Die Tracks dienen aber weder der Tanzfläche noch Club-Kultur. Sie machen eher den Eindruck von Kammer-Pop für stille Stunden und für müde Seelen, die sich auf Tinder schachmatt geswipet haben, beim Daten meist kein gutes Gefühl verspüren und doch nicht alleine bleiben wollen oder können.

“The Making Of Silk” sucht nicht den heißen Funken des akuten, rauschhaften Verliebtseins, sondern das gleichmäßige, angenehme Wohlbefinden, das darin wurzelt, dass man sich vollkommen auf einen Mitmenschen verlassen kann.

Solcherlei Sehnsucht nach ‘deeper understanding‘ durchzieht immer wieder Werke der Popmusik. Kate Bushs “The Sensual World” wäre da ebenso zu nennen, wie Annie Lennox’ “Diva” oder Paula Coles “This Fire”. Einfühlung, offenes Reden miteinander, aufmerksames und achtsames Zuhören und Wertschätzung sind die Schlüssel zum Beziehungs- und Lebensglück auf dieser Platte. Auch die Akzeptanz von Schmerz.
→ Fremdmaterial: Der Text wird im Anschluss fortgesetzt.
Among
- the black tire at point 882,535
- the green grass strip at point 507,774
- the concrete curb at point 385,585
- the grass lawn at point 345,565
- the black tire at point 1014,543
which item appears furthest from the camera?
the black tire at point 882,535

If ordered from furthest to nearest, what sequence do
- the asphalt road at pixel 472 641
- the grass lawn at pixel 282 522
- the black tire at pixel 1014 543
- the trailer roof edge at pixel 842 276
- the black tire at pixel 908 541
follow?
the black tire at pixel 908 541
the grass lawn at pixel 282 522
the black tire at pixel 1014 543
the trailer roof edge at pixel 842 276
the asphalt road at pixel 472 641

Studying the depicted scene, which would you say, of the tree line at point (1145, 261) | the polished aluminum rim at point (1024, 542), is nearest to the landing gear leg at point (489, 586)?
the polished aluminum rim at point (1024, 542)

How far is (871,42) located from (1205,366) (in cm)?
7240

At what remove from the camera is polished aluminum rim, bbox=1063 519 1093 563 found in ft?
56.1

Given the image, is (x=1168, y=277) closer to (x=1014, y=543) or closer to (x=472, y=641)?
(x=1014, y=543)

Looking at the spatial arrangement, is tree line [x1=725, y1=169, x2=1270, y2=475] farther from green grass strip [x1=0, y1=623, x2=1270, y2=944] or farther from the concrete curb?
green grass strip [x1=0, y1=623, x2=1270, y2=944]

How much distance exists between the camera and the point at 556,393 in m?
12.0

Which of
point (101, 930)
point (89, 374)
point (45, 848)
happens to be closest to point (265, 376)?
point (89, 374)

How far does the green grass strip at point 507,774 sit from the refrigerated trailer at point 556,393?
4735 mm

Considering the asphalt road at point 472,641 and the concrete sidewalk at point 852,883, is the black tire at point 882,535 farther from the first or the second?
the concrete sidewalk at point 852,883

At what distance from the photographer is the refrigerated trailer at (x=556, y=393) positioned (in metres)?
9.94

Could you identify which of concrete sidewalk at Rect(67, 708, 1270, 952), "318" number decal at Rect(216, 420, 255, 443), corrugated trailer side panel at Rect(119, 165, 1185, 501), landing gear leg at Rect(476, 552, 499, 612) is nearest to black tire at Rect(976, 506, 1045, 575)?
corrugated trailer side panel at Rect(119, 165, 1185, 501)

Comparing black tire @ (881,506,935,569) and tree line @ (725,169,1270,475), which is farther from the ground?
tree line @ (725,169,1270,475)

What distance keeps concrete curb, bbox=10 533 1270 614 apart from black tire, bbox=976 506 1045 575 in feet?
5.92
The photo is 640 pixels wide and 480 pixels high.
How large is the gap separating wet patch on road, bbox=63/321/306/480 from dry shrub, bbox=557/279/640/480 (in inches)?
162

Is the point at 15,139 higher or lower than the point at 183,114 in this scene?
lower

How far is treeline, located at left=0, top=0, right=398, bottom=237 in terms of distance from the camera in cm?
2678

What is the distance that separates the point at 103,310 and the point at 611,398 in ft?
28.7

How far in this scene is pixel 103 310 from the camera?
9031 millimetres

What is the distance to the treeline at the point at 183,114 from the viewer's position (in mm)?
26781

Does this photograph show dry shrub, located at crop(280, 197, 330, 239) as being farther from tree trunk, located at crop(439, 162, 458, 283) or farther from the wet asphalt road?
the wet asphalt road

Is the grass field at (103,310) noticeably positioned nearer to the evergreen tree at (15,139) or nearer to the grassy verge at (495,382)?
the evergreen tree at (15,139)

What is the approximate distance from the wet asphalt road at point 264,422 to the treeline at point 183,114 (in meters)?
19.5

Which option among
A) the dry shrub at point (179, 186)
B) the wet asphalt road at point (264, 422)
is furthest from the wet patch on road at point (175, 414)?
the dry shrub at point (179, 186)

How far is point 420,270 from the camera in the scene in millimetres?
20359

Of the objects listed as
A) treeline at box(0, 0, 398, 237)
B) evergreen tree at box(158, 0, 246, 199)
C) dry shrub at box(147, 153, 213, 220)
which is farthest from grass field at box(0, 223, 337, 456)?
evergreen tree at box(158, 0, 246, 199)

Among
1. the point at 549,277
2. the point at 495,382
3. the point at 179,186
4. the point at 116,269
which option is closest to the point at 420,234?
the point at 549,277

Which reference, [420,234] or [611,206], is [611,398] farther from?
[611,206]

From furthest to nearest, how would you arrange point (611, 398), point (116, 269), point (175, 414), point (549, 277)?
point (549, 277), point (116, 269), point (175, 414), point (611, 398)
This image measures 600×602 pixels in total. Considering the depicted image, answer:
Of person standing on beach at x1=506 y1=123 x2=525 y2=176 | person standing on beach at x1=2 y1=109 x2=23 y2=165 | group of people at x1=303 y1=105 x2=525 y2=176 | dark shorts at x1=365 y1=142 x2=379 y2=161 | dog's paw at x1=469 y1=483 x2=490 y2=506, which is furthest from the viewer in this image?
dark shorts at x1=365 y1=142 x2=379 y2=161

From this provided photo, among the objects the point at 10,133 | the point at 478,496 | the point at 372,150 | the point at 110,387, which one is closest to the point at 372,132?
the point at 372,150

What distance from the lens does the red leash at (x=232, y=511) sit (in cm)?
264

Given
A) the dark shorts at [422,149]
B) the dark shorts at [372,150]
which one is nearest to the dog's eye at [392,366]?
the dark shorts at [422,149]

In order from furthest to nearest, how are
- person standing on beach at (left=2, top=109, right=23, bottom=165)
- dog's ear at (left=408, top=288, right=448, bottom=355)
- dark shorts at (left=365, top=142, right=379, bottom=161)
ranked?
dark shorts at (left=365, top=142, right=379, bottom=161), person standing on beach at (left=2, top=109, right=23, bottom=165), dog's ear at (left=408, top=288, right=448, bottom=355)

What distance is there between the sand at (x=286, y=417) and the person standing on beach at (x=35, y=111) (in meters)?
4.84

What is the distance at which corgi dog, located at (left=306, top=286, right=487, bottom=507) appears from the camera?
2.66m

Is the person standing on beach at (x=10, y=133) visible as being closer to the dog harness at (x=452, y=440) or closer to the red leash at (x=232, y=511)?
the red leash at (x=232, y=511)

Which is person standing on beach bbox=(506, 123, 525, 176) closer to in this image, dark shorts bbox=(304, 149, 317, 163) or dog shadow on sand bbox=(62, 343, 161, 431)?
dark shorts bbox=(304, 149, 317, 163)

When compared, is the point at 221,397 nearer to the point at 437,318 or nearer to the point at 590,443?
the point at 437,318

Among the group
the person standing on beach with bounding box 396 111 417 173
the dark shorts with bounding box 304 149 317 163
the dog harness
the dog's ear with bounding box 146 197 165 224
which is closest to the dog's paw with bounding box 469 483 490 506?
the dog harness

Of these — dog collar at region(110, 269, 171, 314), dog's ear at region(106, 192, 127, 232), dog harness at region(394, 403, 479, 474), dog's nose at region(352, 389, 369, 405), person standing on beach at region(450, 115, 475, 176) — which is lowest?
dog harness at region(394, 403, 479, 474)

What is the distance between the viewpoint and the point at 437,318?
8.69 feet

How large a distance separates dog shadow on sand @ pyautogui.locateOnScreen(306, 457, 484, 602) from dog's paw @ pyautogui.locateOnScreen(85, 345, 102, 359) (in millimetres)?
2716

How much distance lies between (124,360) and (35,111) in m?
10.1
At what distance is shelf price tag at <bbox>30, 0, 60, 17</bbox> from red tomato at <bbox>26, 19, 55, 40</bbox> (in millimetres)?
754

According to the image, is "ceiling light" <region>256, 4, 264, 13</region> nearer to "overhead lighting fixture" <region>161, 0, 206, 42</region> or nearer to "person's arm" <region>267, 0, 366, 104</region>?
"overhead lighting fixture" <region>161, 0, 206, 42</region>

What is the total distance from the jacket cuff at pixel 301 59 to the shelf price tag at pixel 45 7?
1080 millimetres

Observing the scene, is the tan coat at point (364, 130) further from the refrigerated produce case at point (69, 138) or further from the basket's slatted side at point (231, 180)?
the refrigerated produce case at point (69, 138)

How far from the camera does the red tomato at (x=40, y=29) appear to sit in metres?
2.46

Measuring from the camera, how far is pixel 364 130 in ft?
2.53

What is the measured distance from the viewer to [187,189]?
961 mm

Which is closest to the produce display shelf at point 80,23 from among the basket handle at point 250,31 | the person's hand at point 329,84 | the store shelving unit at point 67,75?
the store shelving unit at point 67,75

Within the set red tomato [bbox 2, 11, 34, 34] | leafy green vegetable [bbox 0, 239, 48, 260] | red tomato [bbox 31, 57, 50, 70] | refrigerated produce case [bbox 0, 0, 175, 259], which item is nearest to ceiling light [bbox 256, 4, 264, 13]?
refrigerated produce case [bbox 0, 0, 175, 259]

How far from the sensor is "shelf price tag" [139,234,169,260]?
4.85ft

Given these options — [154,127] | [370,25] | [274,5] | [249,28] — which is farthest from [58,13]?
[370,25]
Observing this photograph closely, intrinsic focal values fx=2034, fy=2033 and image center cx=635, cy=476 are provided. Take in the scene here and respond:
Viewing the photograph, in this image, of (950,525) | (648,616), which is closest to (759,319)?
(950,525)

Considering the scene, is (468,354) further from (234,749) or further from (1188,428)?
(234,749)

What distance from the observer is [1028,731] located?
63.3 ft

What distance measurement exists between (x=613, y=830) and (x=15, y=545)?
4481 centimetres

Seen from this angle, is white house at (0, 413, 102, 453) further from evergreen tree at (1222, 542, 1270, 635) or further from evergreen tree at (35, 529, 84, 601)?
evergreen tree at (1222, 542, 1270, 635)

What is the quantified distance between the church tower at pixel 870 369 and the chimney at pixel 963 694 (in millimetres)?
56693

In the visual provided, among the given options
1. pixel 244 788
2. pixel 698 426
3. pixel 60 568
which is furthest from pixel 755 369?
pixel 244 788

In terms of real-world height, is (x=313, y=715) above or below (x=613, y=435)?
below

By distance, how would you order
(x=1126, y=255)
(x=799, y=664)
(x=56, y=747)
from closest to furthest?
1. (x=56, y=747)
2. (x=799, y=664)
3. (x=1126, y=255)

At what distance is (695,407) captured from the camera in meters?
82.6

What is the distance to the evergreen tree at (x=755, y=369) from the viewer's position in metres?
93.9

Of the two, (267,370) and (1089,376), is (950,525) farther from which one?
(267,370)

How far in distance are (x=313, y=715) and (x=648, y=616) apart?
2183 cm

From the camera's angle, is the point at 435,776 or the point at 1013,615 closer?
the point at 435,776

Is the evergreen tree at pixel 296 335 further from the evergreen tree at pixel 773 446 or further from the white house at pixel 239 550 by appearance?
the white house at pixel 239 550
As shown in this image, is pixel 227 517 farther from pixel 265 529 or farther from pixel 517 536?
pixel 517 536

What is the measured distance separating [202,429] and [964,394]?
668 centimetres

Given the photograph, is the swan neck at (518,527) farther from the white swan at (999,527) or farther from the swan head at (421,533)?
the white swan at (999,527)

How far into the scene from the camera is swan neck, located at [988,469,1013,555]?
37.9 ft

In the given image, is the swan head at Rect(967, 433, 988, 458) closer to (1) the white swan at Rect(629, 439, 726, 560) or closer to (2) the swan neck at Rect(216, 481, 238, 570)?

Man mag einwenden: Diese Wunschbilder entstammen einer stressfreien Welt, einer konfliktarmen Bubble. Allysha verbringt wohl viel Zeit alleine mit ihren Fender Rhodes-E-Pianos. In ihrer sauberen Studiosituation stellt sie sich eine bessere Welt vor.

Dabei konstruiert sie mehrschichtige Gesangs-Architektur am Reißbrett des Elektro-R&B, besticht durch warme Gedanken in einer kühlen smoothen Umgebung von Downtempo-Tönen.

Banks, Emma-Jean Thackray, Sera Kalo, Charity Children, Erika De Casier und Buzzy Lee kommen in den Sinn. Auch YellowStraps, Snarky Puppy und andere späte Erben des Acid-Jazz oder Vertreterinnen des Alternative-R&B fallen ein. Ein Hauch SZA überstreicht das Ganze. Ebenso musiziert die ein oder andere, ätherisch und reduziert klingende, Post-Soul-Instanz wie Arlo Parks und die geheimnisumwobenen Sault nicht so ganz weit entfernt.

Trotzdem vollbringt Allysha etwas völlig Eigenständiges. Stilistisch wurzelt sie mit ihren Streicher-Arrangements tiefer im klassischen Soul als die Genannten, mit ihrer Produktionstechnik dagegen im Elektronischen.

Und mit ihrer gesellschaftsbekehrenden Haltung zu funky hüpfenden Beats tänzelt sie mit einem halben Bein im afrofuturistischen Jazz. Gleichzeitig entspannt die Platte ungemein.